The CHIB lays the groundwork for this future by proactively creating connections between the outstanding genomics and bioinformatics scientists at the University of Maryland School of Medicine Institute for Genome Sciences and our research scientists and physicians of all disciplines. This center combines our rich genomics and bioinformatics assets with our world leading research and clinical care programs. The University System of Maryland consortium also provides us access to the invaluable scientific assets of our sister institution, the University of Maryland, College Park.
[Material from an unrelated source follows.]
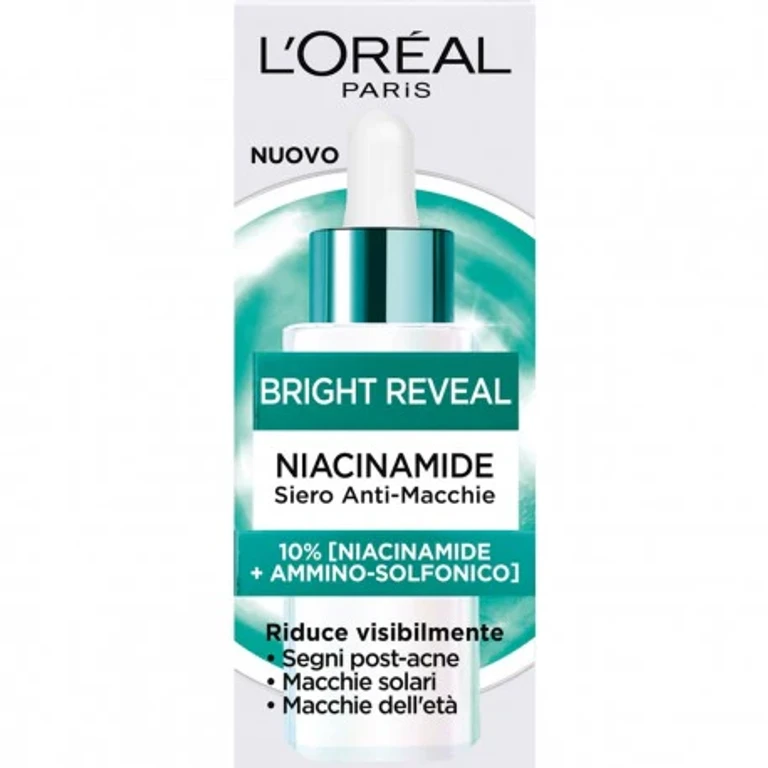 L'Oreal Paris Bright Reveal Niacinamide Anti-Dark Spot Serum 30 ml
The new center’s mission is to develop clinical, genetic, imaging, decision-management, patient safety, and public health informatics capacities at the University of Maryland to expressly support research innovation in these important domains. The center will focus on three goals. It will provide support for the genomics, personalized medicine and health care outcomes research missions of the University of Maryland School of Medicine and the entire University of Maryland, Baltimore campus. The center also will enhance the School of Medicine’s already close relationship with its partner in clinical care, the University of Maryland Medical System, to explore better health outcomes and improving processes. The center aims as well to accelerate translational research discoveries — those findings that translate basic laboratory science into new techniques and technologies for treatment and diagnosis in the clinic — at all of the institutions that are involved.
As a critical part of the center, a new Research “HARBOR” serves as an interactive web-based platform that provides one-stop shopping for research support needs. Through a centralized hub, researchers at the University of Maryland can access the data warehouse, identify and access research support resources, tools and services, find experts, access regulatory support, learn about educational and training opportunities.
The School of Medicine formally opened in November 2013, its new core biomedical research facilities with funding from National Institutes of Health (NIH) and now officially dedicated by NIH Director Francis Collins as the Center for Innovative Biomedical Resources (CIBR). The new facilities feature the most advanced gene sequencing technology available today, with the ability to generate complete genetic information from a sample within a 48-hour period. The facilities serve as a center of excellence for state-of-the-art technologies, equipment, and expertise that supports biomedical research, clinical practice and health care in the state of Maryland and the region. The new facilities give faculty greater access to sophisticated instrumentation as well as highly-trained technical staff who can offer support to faculty on experimental design, data analysis and interpretation, and provide training for graduate and medical students, postdoctoral fellows, and faculty. The School of Medicine core directors also provide outstanding support for large, multi-investigator grants, including program project and center grants, and have a proven track record of securing funding.
The School has a successful history of securing shared instrumentation grants, bringing in approximately $25 million in equipment funding. In 2010, it was awarded the largest NIH shared instrumentation grant, totaling nearly $8 million.